To love is to do what is best for the beloved. Some people are easy to love, especially when we have great affection for them besides. Some people are rather more difficult to love.
Consider God’s love for us. We rejected him from the very start of humanity, and we reject him individually now, in varied ways, every day. Perhaps the most complicated form of rejection is the refusal to accept God’s love or even to believe that it is available to us. We have to be better before we can be loved, we think, or God won’t love us until we’re good and perfect and never make mistakes. That won’t happen this side of heaven. What will get us to heaven is embracing the love of the God who stands waiting for us constantly, always seeing us and loving us just as we are and desiring more for us than we could ever imagine. It is this journey from feeling unloved and forgotten to finding great joy in the love of the Father that Sr. Miriam James Heidland, SOLT, shares in Loved As I Am: An Invitation to Conversion, Healing, and Freedom through Jesus.
The young version of Sr. Miriam sounds like the last person you would expect to become a nun. Adopted by loving Catholic parents as an infant, she pursued the path of least social resistance in college, choosing drinking, partying, promiscuous relationships with men, and a promising athletic career over holiness. Through the wise counsel of a priest and her mother’s prayers, Sr. Miriam was forced to reevaluate her life. Unpacking the pain of feeling abandoned by her teenage birth parents, forgotten by God during instances of sexual abuse, and unloved by the men who wandered in and out of her bedroom and the bottles that were always empty eventually, she was able to find healing through Jesus.

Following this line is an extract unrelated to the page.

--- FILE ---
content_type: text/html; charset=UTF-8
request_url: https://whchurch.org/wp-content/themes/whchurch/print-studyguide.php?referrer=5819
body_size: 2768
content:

In the process of breaking down the lies and identifying the truth, Sr. Miriam offers bits and pieces of her conversion story. I love conversion stories, so I wished she had shared more. It must have been an incredible journey to go from a young woman making the poor life choices so many people do in college all the way to a joyful life of vowed religious service. I have little doubt that learning the truth of Christian love and embracing it as something open to her specifically played a large role in that conversion. Granted, not giving the details keeps this from accidentally turning into a story about how learning to be loved means you have to become a nun. Everyone likes nuns, though, precisely because they are almost unilaterally joyful and at peace. Everyone wants joy and peace. Her story has some useful strategies even for the married, single, and priestly people of the world.
Each chapter concludes with a prayer composed by Sr. Miriam and a series of reflection questions. Although I couldn’t find much useful meatiness for myself in the chapters, I greatly enjoyed the reflection questions. As a former teacher, I know how difficult it is to write truly open-ended questions. She nails it.
I was a little confused by references in the later chapters to “inner healing prayer.” I’ve heard of a lot of different kinds of prayer, but that’s a new one for me. Sr. Miriam describes it as returning to painful memories to find and acknowledge God’s presence in those situations. I am completely on board with recognizing that God was present in all of those situations; that’s true. When I read that description, though, I was reminded of a passage in My Peace I Give You (reviewed here) in which Dawn Eden, also a survivor of childhood sexual abuse, cautioned against therapeutic methods that work mainly by reliving past painful experiences. Eden suggested that, sometimes, bringing a painful memory back to the surface can do more harm than good. Both of their approaches are valid, but I’d be interested to hear more about the prayer technique Sr. Miriam recommends and how it connects to other counseling practices (Catholic or otherwise). That was my only concern with Loved As I Am.
This book is definitely one for beginners, for seekers, for those who are struggling to find meaning and purpose in their lives but don’t think Jesus could possibly be the answer. The text strikes a good balance between laying out the down-and-dirty reality of brokenness and hurt and pointing the reader toward the riches that can be found in the Lord. While reading, I got the impression of taking the first sip of a delectable wine or the first bite of a favorite dessert. The hesitation and uncertainty is finally quelled, and the experience is just enough to inspire that second sip and next bite. As Sr. Miriam and I both found out, once you decide to live for Jesus, you can never go back.
I received a free copy of Loved As I Am from Ave Maria Press in exchange for my honest review. Many thanks for their generosity!